■ Page extract
The COVID-19 crisis has not halted learning for a team of young students in Italy.
Two staff members of the NATO Communications and Information (NCI) Agency are continuing to use online solutions to advise and support MyCollego, a team of young students studying Science, Technology, Engineering and Maths (STEM) topics living near the NCI Agency-managed Satellite Ground Station F14, in Lughezzano, Italy. Despite the difficult circumstances, the students, ages 13 and 14, have not given up on their goal of winning a global science competition – and neither have their NCI Agency volunteer coaches.
"An international Agency operating on several fronts and dealing with multiple problems? It's exactly the kind of inspiration I was looking for my students," said the students' teacher, Emanuele Miliani, of the NCI Agency participation. "They offer their expertise, their knowledge, their skills. Moreover, they are an example of commitment and work."
The MyCollego team is preparing for the FIRST LEGO League global science competition, in hopes of receiving the "Global Innovation Award." The team has been nominated – among three teams in Italy – to compete for the 2020 award. This is the second time the team has received such an honour.
The MyCollego team in a way, was already prepared for the isolation COVID-19 necessitates. The students live in a mountain area, which demands remote collaboration even during normal circumstances. In normal circumstances, however, the team also met in person to improve team building.
"For me, technology increases the possibility of sharing experiences and creating networks between various local actors," Miliani said. "There is no limit to the network; the students learn to manage the relationships 'in person' as well as the digital ones to find solutions and to break down borders."
Miliani trained the students to use applications to interact with each other online, such as Google Classroom and Meet. The MyCollego team has also been supported by several coaches and Infominds, which provided beginner lessons in project management to aid the students in organizing their work.
"This challenge about current topics allows me to work with the students in a practical and proactive way," Miliani said. "I like the idea to approach things in a different way and to stimulate their creativity and fantasy in order to make them protagonists of their own future."
For this year's competition, Massimo Foroncelli, a Satellite Communications Senior Technician from the NCI Agency, used his home laboratory to help the students create and programme environmental sensors to collect data about levels of carbon dioxide at their school during lessons.
While they were able to attend school in person, the students used the sensors to collect pollution data from their classrooms.
"Following their research, they installed specific plants on walls that, according to them, are able to eat large amounts of carbon dioxide, providing more comfortable rooms with good air quality compared to the rooms without plants," Foroncelli said.

■ What this task involves
Repeat the NCI Agency article word for word from "The MyCollego team is" to "improve team building.". The material after this point stands apart from the NCI Agency article.

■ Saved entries

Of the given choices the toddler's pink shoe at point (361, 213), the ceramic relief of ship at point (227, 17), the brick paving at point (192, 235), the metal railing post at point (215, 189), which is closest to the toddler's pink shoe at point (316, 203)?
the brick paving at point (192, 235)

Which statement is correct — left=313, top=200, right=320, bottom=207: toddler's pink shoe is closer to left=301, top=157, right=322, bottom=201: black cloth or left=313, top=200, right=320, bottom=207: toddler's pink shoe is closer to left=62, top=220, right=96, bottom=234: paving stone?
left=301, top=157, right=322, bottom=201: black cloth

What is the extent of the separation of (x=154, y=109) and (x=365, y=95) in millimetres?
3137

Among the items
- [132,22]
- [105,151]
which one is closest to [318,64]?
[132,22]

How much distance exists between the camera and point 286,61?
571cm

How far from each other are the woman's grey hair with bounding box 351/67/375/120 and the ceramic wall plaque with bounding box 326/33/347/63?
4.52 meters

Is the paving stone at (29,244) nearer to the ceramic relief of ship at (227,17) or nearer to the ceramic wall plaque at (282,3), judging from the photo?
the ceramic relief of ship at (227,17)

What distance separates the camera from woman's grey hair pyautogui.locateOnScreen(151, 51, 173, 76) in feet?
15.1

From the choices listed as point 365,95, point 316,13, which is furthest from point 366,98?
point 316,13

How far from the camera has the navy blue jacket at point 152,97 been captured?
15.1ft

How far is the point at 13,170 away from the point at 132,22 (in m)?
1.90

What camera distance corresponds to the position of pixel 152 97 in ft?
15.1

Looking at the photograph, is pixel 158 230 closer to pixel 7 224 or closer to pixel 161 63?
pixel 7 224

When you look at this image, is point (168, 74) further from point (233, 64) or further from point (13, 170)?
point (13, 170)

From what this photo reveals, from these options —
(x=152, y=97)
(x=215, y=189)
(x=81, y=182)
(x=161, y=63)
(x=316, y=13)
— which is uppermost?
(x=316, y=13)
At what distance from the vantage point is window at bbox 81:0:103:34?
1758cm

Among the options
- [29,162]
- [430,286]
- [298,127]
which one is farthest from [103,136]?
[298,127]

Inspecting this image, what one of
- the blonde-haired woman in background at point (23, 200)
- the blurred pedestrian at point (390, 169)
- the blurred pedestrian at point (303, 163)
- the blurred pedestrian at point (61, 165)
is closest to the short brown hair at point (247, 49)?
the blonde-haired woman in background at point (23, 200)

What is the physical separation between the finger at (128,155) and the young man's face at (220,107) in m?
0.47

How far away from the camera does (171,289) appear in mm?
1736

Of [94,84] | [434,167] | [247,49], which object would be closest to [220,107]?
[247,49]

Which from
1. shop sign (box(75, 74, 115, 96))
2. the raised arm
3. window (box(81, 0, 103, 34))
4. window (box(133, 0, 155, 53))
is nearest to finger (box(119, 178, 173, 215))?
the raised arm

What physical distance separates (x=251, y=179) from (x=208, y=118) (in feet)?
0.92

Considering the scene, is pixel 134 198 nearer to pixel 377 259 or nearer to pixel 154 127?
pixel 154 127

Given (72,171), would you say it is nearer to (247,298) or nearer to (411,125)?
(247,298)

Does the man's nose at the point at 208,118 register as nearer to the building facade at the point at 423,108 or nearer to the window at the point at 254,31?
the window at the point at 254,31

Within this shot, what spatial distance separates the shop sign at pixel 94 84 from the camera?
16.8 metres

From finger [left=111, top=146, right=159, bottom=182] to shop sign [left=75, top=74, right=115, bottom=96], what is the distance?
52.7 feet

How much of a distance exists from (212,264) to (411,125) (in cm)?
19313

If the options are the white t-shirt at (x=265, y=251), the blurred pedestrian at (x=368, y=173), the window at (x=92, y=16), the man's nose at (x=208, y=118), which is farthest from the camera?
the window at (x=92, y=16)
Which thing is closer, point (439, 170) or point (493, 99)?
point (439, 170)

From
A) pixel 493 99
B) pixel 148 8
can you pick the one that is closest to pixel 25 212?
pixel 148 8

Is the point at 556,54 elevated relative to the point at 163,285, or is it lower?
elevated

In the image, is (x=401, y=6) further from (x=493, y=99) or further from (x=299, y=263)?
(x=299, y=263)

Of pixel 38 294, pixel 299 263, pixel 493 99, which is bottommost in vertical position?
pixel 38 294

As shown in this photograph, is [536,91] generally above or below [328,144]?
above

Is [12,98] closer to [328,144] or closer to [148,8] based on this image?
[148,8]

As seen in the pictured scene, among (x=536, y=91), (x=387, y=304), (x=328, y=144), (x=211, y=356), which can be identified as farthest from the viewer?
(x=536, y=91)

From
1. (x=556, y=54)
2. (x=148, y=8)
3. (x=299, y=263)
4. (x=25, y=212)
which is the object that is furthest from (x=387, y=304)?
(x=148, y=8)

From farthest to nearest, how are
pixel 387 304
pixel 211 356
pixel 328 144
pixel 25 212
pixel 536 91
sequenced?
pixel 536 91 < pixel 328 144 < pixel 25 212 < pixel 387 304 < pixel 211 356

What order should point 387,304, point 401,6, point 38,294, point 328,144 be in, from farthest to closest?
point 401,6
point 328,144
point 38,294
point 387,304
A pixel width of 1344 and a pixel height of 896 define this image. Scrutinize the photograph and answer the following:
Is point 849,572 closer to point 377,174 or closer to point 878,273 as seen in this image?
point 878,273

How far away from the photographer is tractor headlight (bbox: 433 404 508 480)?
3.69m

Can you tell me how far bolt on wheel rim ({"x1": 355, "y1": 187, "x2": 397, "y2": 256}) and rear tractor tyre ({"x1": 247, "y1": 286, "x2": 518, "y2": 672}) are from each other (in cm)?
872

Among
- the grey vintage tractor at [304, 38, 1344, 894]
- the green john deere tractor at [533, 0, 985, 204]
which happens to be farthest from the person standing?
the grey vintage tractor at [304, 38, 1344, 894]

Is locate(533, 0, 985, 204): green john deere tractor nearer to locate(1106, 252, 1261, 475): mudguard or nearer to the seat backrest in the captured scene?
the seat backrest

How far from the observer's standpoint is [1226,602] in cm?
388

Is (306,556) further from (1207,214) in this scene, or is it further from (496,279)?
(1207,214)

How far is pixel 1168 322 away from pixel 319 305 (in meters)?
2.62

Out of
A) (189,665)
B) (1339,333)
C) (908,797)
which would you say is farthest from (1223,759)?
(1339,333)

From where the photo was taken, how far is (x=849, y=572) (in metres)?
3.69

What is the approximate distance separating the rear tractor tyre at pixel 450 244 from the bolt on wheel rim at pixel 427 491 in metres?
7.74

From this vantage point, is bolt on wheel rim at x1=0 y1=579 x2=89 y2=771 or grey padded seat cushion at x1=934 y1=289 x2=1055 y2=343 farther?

■ Task response
The MyCollego team is preparing for the FIRST LEGO League global science competition, in hopes of receiving the "Global Innovation Award." The team has been nominated – among three teams in Italy – to compete for the 2020 award. This is the second time the team has received such an honour.
The MyCollego team in a way, was already prepared for the isolation COVID-19 necessitates. The students live in a mountain area, which demands remote collaboration even during normal circumstances. In normal circumstances, however, the team also met in person to improve team building.